= Page images and extracted text =
***

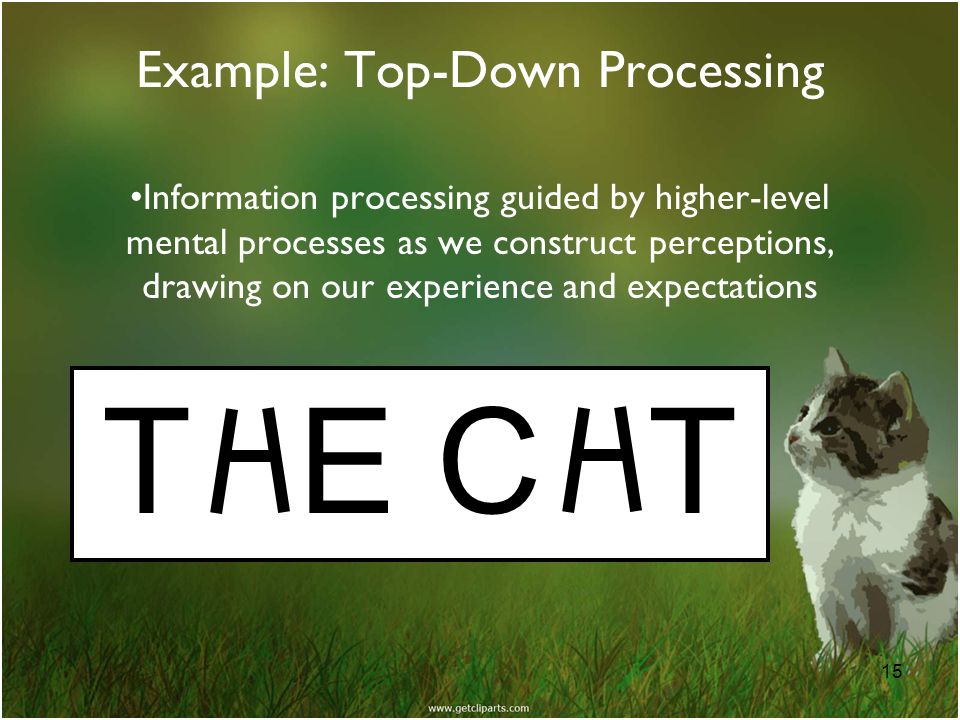 Example: Top-Down Processing

•Information processing guided by higher-level mental processes as we construct perceptions, drawing on our experience and expectations

THE CAT

15

www.getcliparts.com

***

Once the pictures are removed, output the entries above exactly as given.

 Example: Top-Down Processing

•Information processing guided by higher-level mental processes as we construct perceptions, drawing on our experience and expectations

THE CAT

15

www.getcliparts.com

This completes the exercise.